Architect Jonathan Crossley shares his critique of a 300-home development now granted planning permission It is natural for developers – whose central […]By Waltham Forest Echo
Architect Jonathan Crossley shares his critique of a 300-home development now granted planning permission
It is natural for developers – whose central objective is to maximise profits – to want to maximise development.
This also has to be balanced against a political will of government to increase housing supply. Targets are set with local authorities that put them under considerable pressure to look for places where additional housing can be built.
The site at 97 Lea Bridge Road, granted planning permission by Waltham Forest Council last month, sits at a principal location on the edge of the Lea Valley. It is currently home to some industrial units and shops.
Sites like these undoubtedly play an important part of London’s future growth, and it is not change and redevelopment that is questioned here, but the manner in which it is done; how existing communities have a say in their changing environment, and the general quality and rigour of new interventions.
• • • • •
Problem statement:
Answer these questions using the text on the Lea Bridge Road development.
1. How many homes are in the development?
2. Which body granted planning permission for the site?
3. What is currently on the site?

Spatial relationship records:
• • • • •
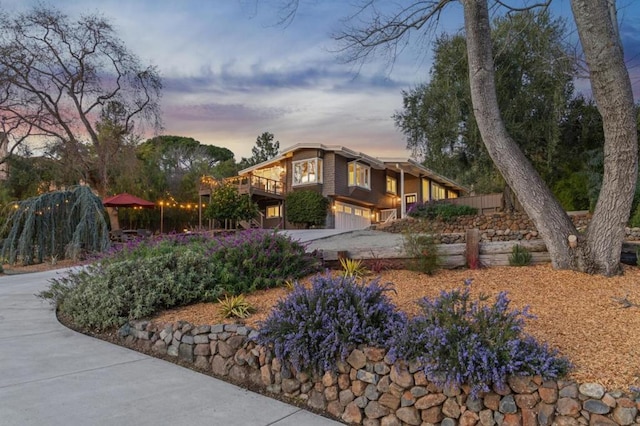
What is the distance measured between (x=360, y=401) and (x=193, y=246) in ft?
15.2

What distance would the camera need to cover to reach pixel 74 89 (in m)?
21.5

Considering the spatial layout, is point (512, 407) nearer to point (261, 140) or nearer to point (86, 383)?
point (86, 383)

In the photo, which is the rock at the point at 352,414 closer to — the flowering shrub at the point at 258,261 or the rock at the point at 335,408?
the rock at the point at 335,408

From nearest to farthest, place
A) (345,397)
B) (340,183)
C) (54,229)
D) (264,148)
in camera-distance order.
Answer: (345,397), (54,229), (340,183), (264,148)

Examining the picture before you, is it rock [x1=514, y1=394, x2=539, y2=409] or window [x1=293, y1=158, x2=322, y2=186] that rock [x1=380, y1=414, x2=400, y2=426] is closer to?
rock [x1=514, y1=394, x2=539, y2=409]

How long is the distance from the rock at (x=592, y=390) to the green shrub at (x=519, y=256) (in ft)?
12.6

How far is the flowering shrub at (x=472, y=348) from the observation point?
115 inches

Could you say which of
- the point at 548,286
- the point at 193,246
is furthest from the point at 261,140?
the point at 548,286

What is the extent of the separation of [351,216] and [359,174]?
2666 mm

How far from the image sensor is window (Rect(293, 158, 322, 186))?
984 inches

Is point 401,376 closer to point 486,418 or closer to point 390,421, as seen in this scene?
point 390,421

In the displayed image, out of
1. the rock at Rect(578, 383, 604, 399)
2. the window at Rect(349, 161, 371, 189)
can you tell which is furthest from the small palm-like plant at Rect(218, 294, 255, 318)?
the window at Rect(349, 161, 371, 189)

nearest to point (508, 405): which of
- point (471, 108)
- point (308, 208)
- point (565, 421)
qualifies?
point (565, 421)

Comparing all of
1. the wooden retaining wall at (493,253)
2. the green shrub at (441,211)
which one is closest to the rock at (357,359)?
the wooden retaining wall at (493,253)
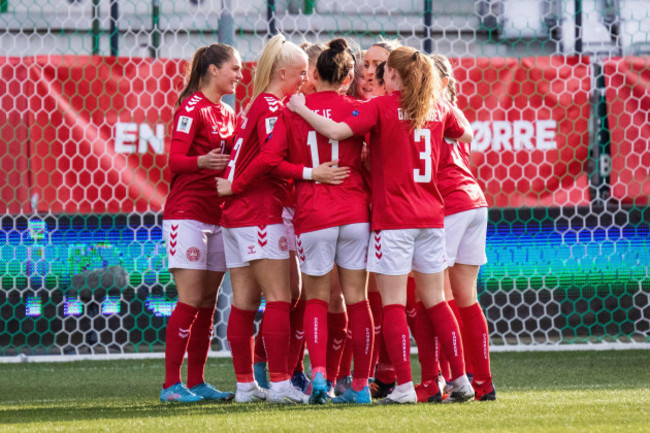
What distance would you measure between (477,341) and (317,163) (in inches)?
• • • • •
Result of this exercise:
1. 300 homes.
2. Waltham Forest Council.
3. Some industrial units and shops.